** Job **
Could you reproduce the material verbatim, from the line containing "How much space" through the end of the material, both ends included?

----------

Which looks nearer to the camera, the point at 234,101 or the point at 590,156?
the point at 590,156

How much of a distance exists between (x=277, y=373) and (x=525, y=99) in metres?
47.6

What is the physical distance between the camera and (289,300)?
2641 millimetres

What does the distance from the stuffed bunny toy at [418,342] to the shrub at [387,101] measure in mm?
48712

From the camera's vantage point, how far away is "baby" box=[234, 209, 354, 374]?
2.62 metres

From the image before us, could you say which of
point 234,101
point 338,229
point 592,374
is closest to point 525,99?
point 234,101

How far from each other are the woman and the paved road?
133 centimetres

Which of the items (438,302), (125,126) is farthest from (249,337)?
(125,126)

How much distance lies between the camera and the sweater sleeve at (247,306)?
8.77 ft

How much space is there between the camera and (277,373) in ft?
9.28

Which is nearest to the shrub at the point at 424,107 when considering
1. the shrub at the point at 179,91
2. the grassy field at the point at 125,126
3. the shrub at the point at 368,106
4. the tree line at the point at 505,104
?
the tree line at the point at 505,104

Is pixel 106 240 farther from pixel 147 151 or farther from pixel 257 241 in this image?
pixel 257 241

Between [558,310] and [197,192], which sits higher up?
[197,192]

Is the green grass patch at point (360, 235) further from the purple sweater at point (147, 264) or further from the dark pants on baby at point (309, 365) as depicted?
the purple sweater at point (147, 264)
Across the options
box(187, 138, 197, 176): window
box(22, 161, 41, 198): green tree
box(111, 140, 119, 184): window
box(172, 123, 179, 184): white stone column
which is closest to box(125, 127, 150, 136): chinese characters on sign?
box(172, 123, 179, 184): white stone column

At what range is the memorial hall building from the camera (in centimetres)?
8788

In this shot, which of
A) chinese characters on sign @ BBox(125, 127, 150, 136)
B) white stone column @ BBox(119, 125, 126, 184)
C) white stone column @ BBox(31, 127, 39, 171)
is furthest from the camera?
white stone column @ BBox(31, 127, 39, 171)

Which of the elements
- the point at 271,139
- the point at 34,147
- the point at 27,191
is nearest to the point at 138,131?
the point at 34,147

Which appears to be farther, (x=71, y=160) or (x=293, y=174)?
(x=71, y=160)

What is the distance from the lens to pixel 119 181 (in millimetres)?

----------

** Task answer **
How much space is there between the camera and (277,373) in ft?
9.28

Which is nearest to the shrub at the point at 424,107 when considering
1. the shrub at the point at 179,91
2. the grassy field at the point at 125,126
3. the shrub at the point at 368,106
4. the tree line at the point at 505,104
?
the tree line at the point at 505,104

Is pixel 106 240 farther from pixel 147 151 or farther from pixel 257 241 in this image?
pixel 257 241

Between [558,310] and [197,192], which sits higher up?
[197,192]

Is the green grass patch at point (360, 235) further from the purple sweater at point (147, 264) or further from the dark pants on baby at point (309, 365) as depicted?
the purple sweater at point (147, 264)
Across the options
box(187, 138, 197, 176): window
box(22, 161, 41, 198): green tree
box(111, 140, 119, 184): window
box(172, 123, 179, 184): white stone column
which is closest to box(125, 127, 150, 136): chinese characters on sign?
box(172, 123, 179, 184): white stone column

At what range is the memorial hall building from the camera (in centimetres)?
8788

In this shot, which of
A) chinese characters on sign @ BBox(125, 127, 150, 136)
B) white stone column @ BBox(119, 125, 126, 184)
C) white stone column @ BBox(31, 127, 39, 171)
is furthest from the camera?
white stone column @ BBox(31, 127, 39, 171)

Which of the elements
- the point at 271,139
- the point at 34,147
- the point at 27,191
is nearest to the point at 138,131?
the point at 34,147

Which appears to be farther, (x=71, y=160) or (x=293, y=174)?
(x=71, y=160)

What is the distance from the lens to pixel 119 181 (in millimetres)?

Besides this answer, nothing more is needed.